As statisticians and data scientists, we often set out to test the null hypothesis. We acquire some data, apply some statistical tests, and see what the p-value is. If we find a sufficiently-low p-value, we reject the null hypothesis, which is commonly referred to as \(H_0\).
However, it’s useful to keep in mind that since at least 1933, statisticians have been testing \(H_0\). Here at Stitch Fix, we thought it would be a good idea to leverage past work in this analysis. Instead of embarking on another statistical analysis de novo, we decided to take a step back and look at how \(H_0\) has fared in past tests, across a variety of disciplines.
Much Ado About Null
According to Google Scholar, “reject the null hypothesis” has shown up in 129,000 papers, whereas “confirm the null hypothesis” is in only 751. The naive interpretation is that \(H_0\) has been confirmed less than 0.6% as often as it has been rejected.
There are, however, some complicating factors. For instance, sometimes people write, “We cannot reject the null hypothesis”, “We fail to reject the null hypothesis”, or “It is impossible to reject the null hypothesis”, and similarly about confirming the null hypothesis. When we naively aggregate all papers that use the phrase “reject the null hypothesis”, we are inadvertently including some papers that do not actually reject \(H_0\).
When we exclude these types of phrases, the numbers change slightly. Google Scholar finds 102,000 papers that reject the null hypothesis, and 700 papers that confirm it, or nearly 0.7% as many. Still, it seems clear that the null hypothesis is confirmed in well under 1% of published results.
Inspire is another large database containing information about published research. On Inspire, 45,000 papers have rejected the null hypothesis and 165 papers have confirmed it, or fewer than 0.4% as many.
It is also interesting to examine how \(H_0\) has performed in different disciplines.
The ArXiv preprint server hosts preprints from fields such as astrophysics, high-energy physics, and other parts of physics, mathematics, computer science, quantitative biology, quantitative finance, and statistics. Their database identifies 207 papers that reject the null hypothesis and 6 papers that confirm it. Interestingly, this corresponds to a confirmation rate of 2.8%, which is several times higher than the Google Scholar rate and an order of magnitude greater than the Inspire rate.

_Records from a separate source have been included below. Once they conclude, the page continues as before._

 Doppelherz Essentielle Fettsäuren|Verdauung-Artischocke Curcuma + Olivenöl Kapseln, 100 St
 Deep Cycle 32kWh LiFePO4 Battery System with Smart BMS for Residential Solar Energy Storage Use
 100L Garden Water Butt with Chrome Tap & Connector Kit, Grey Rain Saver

The SAO/NASA ADS database lists papers from the fields of astronomy and physics. Perhaps not surprisingly, the null hypothesis’s confirmation rate is similar on their listings to on ArXiv’s: 157 papers reject the null hypothesis, vs. 4 papers that confirm it, for a confirmation rate of 2.5%.

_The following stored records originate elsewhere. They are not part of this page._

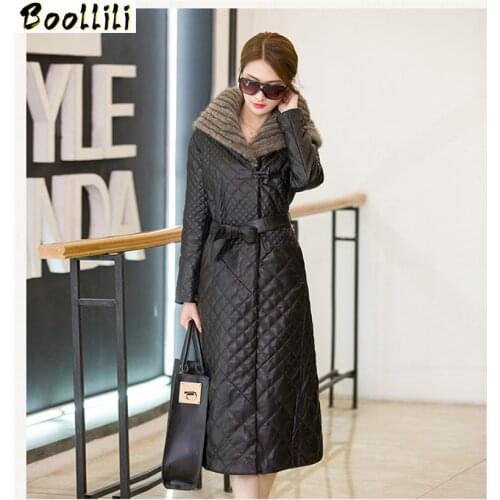 Boollili 2020 Womens Leather Down Jacket Winter Coat Female Fur Collar Hooded Jackets Women Long Parkas Jaqueta De Couro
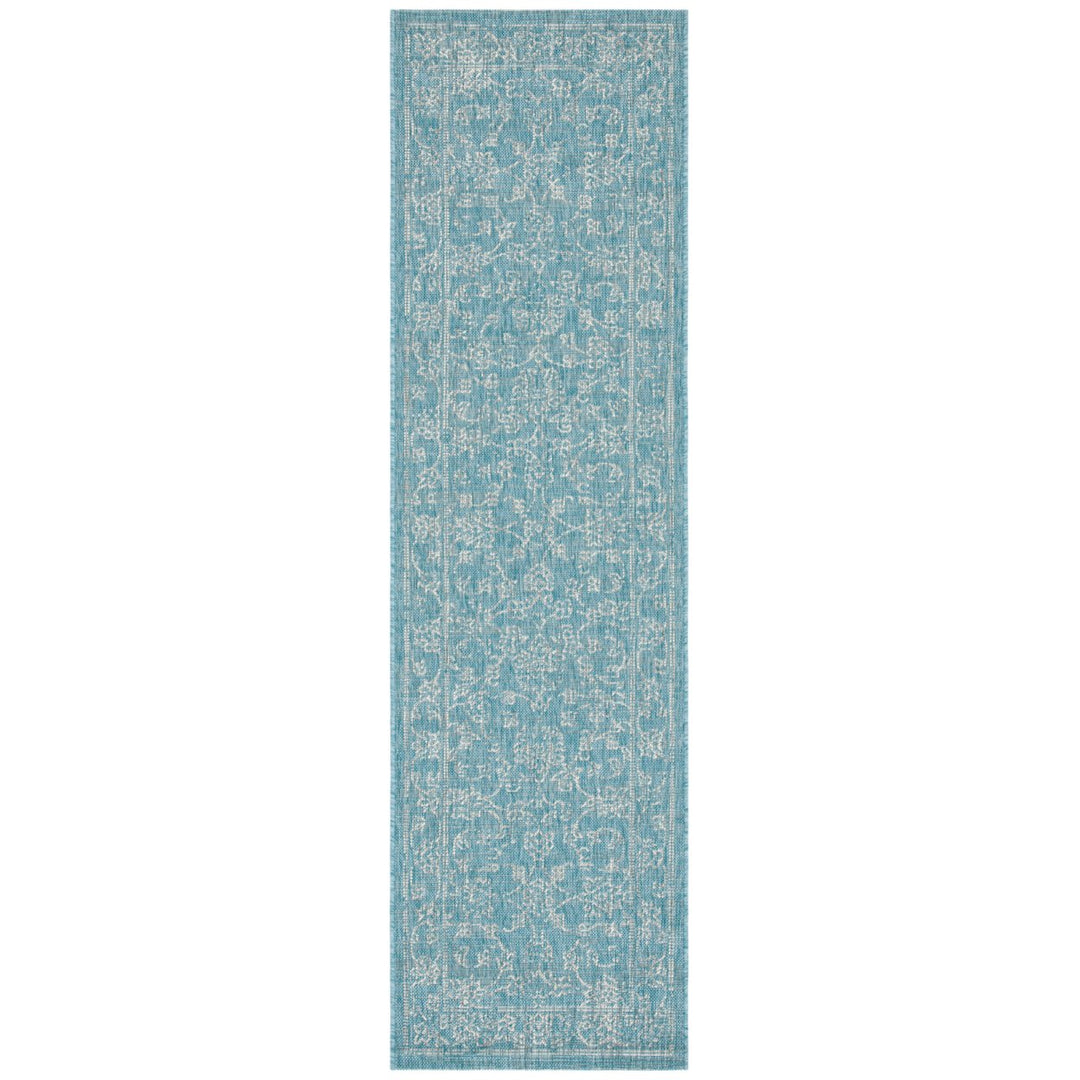 SAFAVIEH Outdoor CY8680-37121 Courtyard Aqua / Grey Rug Image 1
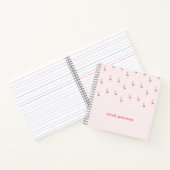 Schattige roze flamingo aangepaste naam roze notitieboek (Binnen)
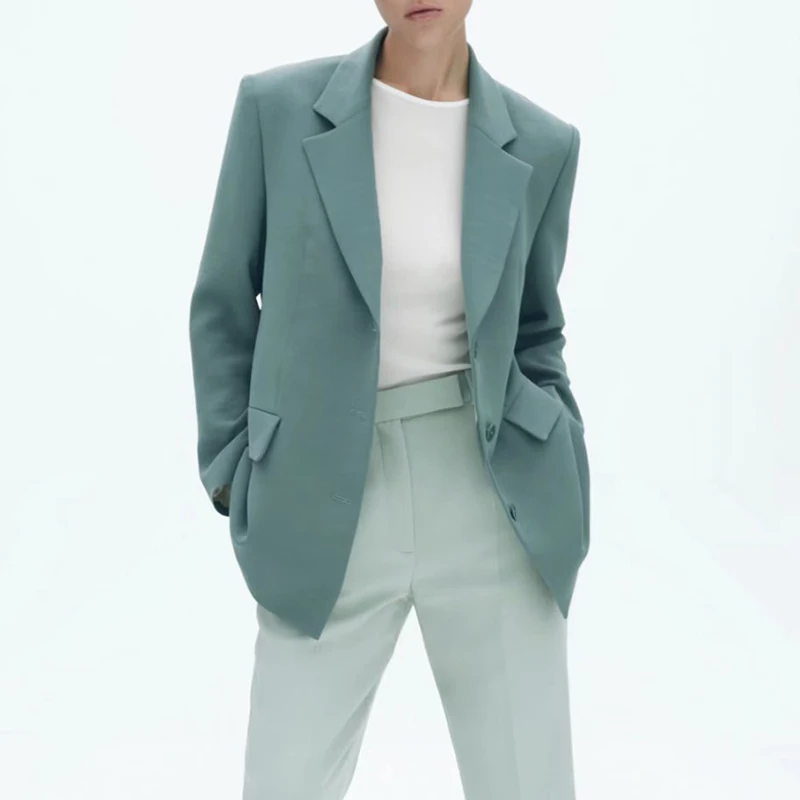 

Пиджак, новинка 2021, модный офисный женский костюм, куртка, осенняя модная уличная теплая Молодежная прямая свободная повседневная куртка дл...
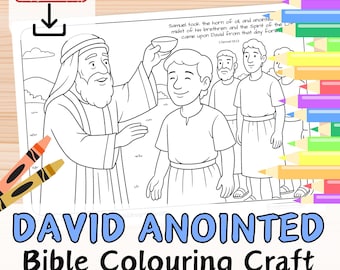 Puede incluir: Dibujo lineal en blanco y negro de una página para colorear de la Biblia titulada "David Anointed". La imagen representa a un hombre ungiendo a otro con aceite, con otras figuras en el fondo. Las palabras "Descarga instantánea" están en un recuadro rojo.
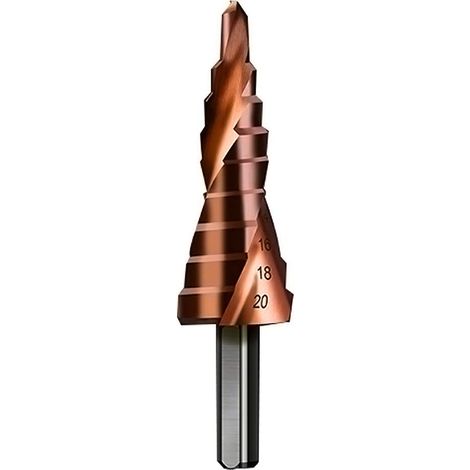 HSS M35 Stufenbohrer von 4 bis 20 mm, große Kobalt-Spiralspitze, Senkbohrer mit dreieckigem Schaft für CO2-Bohrungen (1/2)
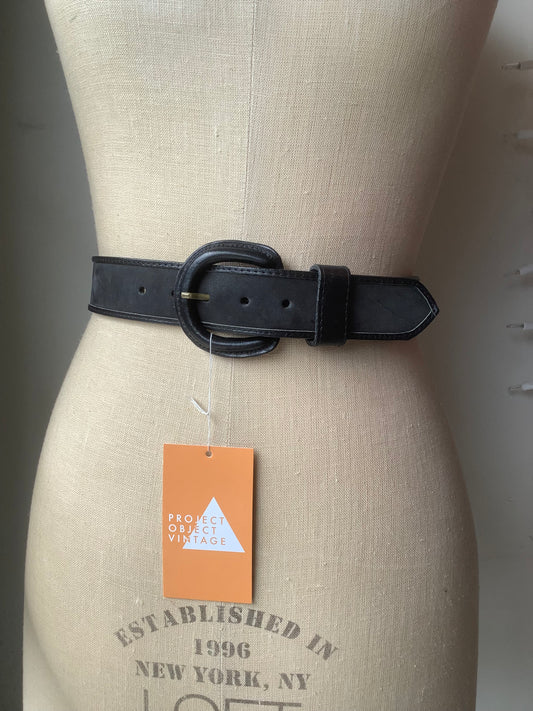 All black leather belt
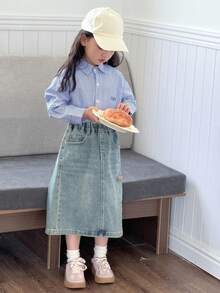 DAZY 年轻女孩竖条纹落肩长袖休闲宽松衬衫 - 藍色 - 查看 3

In the biomedical sciences, we used Google to search PubMed. Here, we found 277 papers that reject the null hypothesis and just 1 paper that confirms it, which implies a confirmation rate very similar to that of Inspire (about 0.36%).
All’s Well That Ends Null
Overall, from Google Scholar’s and Inspire’s databases, it appears that the null hypothesis is confirmed in roughly 0.5% of published papers. This falls well below the standard 5% p-value rejection criterion, so it seems safe to conclude that we can get off the hamster wheel and stop testing \(H_0\). It’s just false.